Data entries
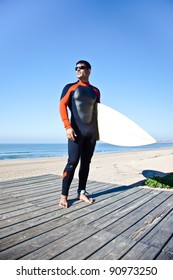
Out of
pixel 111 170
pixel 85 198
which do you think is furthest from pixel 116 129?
pixel 111 170

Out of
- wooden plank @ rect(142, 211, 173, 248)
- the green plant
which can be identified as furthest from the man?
the green plant

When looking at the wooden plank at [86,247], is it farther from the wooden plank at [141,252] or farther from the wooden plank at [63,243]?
the wooden plank at [141,252]

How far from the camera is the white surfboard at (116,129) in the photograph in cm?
316

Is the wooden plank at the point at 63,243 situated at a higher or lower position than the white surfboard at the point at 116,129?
lower

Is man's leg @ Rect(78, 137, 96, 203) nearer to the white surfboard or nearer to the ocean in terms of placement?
the white surfboard

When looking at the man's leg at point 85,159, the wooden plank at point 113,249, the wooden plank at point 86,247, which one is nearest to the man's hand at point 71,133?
the man's leg at point 85,159

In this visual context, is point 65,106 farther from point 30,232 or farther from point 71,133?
point 30,232

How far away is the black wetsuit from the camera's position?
9.09 feet

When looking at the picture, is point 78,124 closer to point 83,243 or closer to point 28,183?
point 83,243

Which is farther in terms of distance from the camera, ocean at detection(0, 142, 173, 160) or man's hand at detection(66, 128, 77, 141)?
ocean at detection(0, 142, 173, 160)

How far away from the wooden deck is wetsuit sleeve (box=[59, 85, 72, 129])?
1125 millimetres
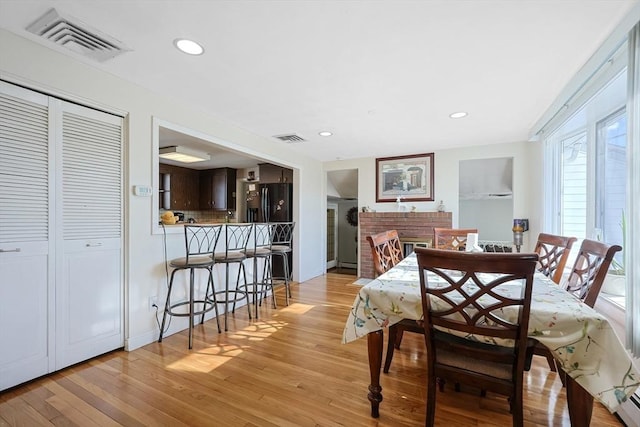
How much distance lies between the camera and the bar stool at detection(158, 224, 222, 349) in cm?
249

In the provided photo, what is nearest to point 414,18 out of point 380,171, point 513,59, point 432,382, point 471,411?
point 513,59

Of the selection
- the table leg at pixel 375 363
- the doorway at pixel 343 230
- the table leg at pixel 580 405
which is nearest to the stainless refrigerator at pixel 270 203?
the doorway at pixel 343 230

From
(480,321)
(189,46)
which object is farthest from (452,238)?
(189,46)

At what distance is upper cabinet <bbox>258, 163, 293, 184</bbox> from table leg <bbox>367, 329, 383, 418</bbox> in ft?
12.6

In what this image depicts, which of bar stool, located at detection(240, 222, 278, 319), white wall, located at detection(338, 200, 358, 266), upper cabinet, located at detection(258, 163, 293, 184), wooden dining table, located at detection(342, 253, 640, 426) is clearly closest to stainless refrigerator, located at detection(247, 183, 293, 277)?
upper cabinet, located at detection(258, 163, 293, 184)

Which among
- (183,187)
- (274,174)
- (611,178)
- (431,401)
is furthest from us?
(183,187)

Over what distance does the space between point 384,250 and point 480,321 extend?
1374 millimetres

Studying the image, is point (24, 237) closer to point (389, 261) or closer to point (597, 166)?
point (389, 261)

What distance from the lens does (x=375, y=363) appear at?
1.52 metres

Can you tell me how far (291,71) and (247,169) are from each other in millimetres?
4398

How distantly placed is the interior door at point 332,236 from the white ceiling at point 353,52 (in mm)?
3627

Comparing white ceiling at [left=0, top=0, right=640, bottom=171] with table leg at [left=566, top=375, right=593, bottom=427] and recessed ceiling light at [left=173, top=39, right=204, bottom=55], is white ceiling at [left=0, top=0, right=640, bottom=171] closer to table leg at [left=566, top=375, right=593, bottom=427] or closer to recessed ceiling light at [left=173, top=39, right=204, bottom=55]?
recessed ceiling light at [left=173, top=39, right=204, bottom=55]

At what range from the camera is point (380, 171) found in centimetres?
510

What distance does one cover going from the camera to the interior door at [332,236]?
21.5 feet
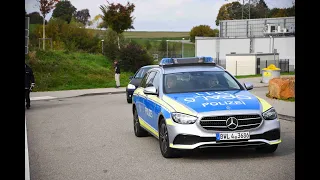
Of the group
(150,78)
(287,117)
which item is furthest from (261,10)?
(150,78)

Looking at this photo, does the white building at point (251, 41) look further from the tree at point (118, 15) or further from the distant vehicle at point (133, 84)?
the distant vehicle at point (133, 84)

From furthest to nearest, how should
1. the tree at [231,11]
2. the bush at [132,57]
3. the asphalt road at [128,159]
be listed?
the tree at [231,11] → the bush at [132,57] → the asphalt road at [128,159]

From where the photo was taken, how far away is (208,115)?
8711 millimetres

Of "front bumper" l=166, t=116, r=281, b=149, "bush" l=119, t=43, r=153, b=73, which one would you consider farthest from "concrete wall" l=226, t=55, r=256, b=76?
"front bumper" l=166, t=116, r=281, b=149

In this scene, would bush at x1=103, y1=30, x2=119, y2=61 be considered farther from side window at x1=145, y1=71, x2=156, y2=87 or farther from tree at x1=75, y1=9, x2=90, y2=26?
side window at x1=145, y1=71, x2=156, y2=87

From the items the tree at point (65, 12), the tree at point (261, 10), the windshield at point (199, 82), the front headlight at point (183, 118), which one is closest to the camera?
the front headlight at point (183, 118)

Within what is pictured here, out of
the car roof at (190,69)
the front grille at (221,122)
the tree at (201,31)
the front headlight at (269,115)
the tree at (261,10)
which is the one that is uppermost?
the tree at (261,10)

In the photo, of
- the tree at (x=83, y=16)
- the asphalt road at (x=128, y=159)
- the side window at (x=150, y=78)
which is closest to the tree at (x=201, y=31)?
the tree at (x=83, y=16)

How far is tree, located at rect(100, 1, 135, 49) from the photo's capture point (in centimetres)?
5397

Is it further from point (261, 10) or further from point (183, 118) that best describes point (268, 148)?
point (261, 10)

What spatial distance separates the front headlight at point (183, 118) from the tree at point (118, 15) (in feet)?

WHAT IS EXPECTED
Can you lay out as a numbered list the lines of the entries that begin at the line containing "At what distance" and stop after the line containing "the tree at [231,11] →", with blank lines and pictures left out?

PROBLEM SOLUTION
1. At what distance is upper cabinet <bbox>258, 163, 293, 184</bbox> from table leg <bbox>367, 329, 383, 418</bbox> in ft?
2. 12.6
3. In what this image depicts, which of bar stool, located at detection(240, 222, 278, 319), white wall, located at detection(338, 200, 358, 266), upper cabinet, located at detection(258, 163, 293, 184), wooden dining table, located at detection(342, 253, 640, 426) is clearly closest to stainless refrigerator, located at detection(247, 183, 293, 277)?
4. upper cabinet, located at detection(258, 163, 293, 184)
5. Which among
6. - (183,187)
7. - (274,174)
8. - (611,178)
9. - (431,401)
10. is furthest from us?
11. (183,187)
12. Over what distance does the space between point 384,250 and point 480,321 extend?
13. 1374 millimetres
14. Studying the image, is point (24, 237) closer to point (389, 261) or closer to point (597, 166)?
15. point (389, 261)
16. What distance from the lens does (x=375, y=363) appear at?
17. 1.52 metres
18. Can you tell me how far (291,71) and (247,169) are from each other in millimetres?
19. 4398
20. How distantly placed is the interior door at point 332,236 from the white ceiling at point 353,52 (in mm)?
21. 3627
22. Comparing white ceiling at [left=0, top=0, right=640, bottom=171] with table leg at [left=566, top=375, right=593, bottom=427] and recessed ceiling light at [left=173, top=39, right=204, bottom=55], is white ceiling at [left=0, top=0, right=640, bottom=171] closer to table leg at [left=566, top=375, right=593, bottom=427] or closer to recessed ceiling light at [left=173, top=39, right=204, bottom=55]?
23. recessed ceiling light at [left=173, top=39, right=204, bottom=55]
24. At what range from the camera is point (380, 171) found in centimetres?
25. 510
26. What distance does one cover going from the camera to the interior door at [332,236]?
27. 21.5 feet
28. Of the group
29. (150,78)
30. (287,117)
31. which item is furthest from (261,10)?
32. (150,78)
33. Looking at this photo, does the white building at point (251, 41) look further from the tree at point (118, 15) or further from the distant vehicle at point (133, 84)?
34. the distant vehicle at point (133, 84)
35. From furthest to nearest, how should
36. 1. the tree at [231,11]
37. 2. the bush at [132,57]
38. 3. the asphalt road at [128,159]
39. be listed?
40. the tree at [231,11] → the bush at [132,57] → the asphalt road at [128,159]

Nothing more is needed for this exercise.